Bir resmin daha var Keriman Teyzeciğim, aynı maniyi yazmışsın resim arkasına ve yeğeniniz diye imzalamışsın arkasını. Çok sevdiğim bir resmin bu motosikletli olan. Yıl bin dokuz yüz elli iki. Edwards Film Co. Limasol yazdığına göre sen Kıbrıs’tasın. Martın yirmi üçü. Hava güneşli ve öğle üzeri. Arkada evler var. Yine çok şıksın, çok güzelsin.
Motosiklet sizin miydi teyzeciğim? diyorum, arkadaşının olduğunu söylüyorsun. O da orada mı kaldı, diyorum. Evet diyor, resimler gibi. Türkçede o kelimesi, hem insana hem eşyaya kullanılabiliyor. Başka sormuyorum, soramıyorum.
Bahriyeli yakışıklı bir adamlasın deniz kenarında, muhtemelen Mağusa Limanında. Soruyorum sana kim olduğunu, babam diyorsun. Çok mutlusunuz ikiniz de. Gururla ileriye bakmış gözleriniz. Türkiye’ye teyzeme göndermişsin bu resmi.
Annemin, Fatma, Sıdıka teyzelerimin, Recep Dayımın ve Muazzez Teyzemin, olduğu bir resim şimdi elimdeki. Hala çocukları ile amca çocukları kuzenler toplaşıp resim çektirmiş. Ankara’da çekilmiş olmalı bu resim. Arkasında herhangi bir yazı yok. Bir de annemle aynı yaşlarda kuzeninin senin iki yanında durdukları resmin var. Annem on üç on dört yaşlarında Sen annemden birkaç yaş daha büyüksün. Boynunda inci kolye, saçların yapılı ve yakanda çiçekle her zamanki gibi zarifsin. Sanıyorum birlikte bir düğüne gidilecek ve Kıbrıs’tasınız.
Bir resim daha, siyah beyaz değil, renkli. Benim albümümden bir resim bu sefer. Çocuklarım için anne albümü olacak resimlerden. Benim ayağım kırık, kanepede yatıyorum, sen Mağusa’dan Girne’ye gelmişsin. Arabanın bagajında getirdiğin, sevdiğim yemeklerle dolu tencereler masanın üzerinde. Geçmiş olsun diyorsun bana. Bir resim daha, bir pasta resmi. Büyük oğlumun eğitim için Ada’dan iki yıllığına ayrılacağı zamana ait bir resim bu. Sana vedalaşmaya gelen oğluma üzerinde kendi resmi olan pastayla sürpriz yapıyorsun.

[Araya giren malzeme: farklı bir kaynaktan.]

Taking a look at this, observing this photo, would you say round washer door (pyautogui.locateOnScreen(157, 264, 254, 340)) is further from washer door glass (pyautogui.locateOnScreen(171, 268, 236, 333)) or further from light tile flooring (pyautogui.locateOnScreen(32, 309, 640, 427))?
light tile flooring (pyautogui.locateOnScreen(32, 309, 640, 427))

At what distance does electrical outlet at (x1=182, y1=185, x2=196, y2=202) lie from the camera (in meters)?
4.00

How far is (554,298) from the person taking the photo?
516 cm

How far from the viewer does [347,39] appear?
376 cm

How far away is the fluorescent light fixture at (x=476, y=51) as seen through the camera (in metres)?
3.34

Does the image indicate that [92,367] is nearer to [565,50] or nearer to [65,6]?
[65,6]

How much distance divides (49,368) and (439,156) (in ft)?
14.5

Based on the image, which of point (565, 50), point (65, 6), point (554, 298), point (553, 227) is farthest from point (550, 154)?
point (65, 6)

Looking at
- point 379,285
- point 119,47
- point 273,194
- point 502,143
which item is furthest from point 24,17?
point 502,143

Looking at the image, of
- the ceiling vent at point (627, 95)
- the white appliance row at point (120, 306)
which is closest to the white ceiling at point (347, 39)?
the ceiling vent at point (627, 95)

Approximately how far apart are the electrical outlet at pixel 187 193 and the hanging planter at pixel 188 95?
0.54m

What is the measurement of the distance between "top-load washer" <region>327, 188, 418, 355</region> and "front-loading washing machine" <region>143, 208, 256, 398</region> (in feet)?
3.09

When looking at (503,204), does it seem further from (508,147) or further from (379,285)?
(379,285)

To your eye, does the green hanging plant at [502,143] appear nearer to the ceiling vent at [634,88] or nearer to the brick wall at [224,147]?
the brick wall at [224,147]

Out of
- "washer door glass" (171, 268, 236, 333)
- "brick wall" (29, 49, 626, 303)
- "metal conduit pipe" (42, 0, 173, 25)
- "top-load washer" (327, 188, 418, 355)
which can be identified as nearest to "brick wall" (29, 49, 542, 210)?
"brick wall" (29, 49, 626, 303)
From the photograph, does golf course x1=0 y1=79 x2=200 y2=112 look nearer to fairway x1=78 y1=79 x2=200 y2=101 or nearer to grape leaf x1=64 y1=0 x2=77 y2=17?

Bu resimleri bana gönderir misin? Albümler önemli aileler için, diyorsun Mağusa’ya dönmek için kalkarken. Bende hiç resim yok, diye ekliyorsun. Sende neden hiç resim olmadığını da biliyorum. Albümlerinin nerede kaldığını da. Göç yaşayan bir coğrafyanın kaderi resimleri arkada bırakmak.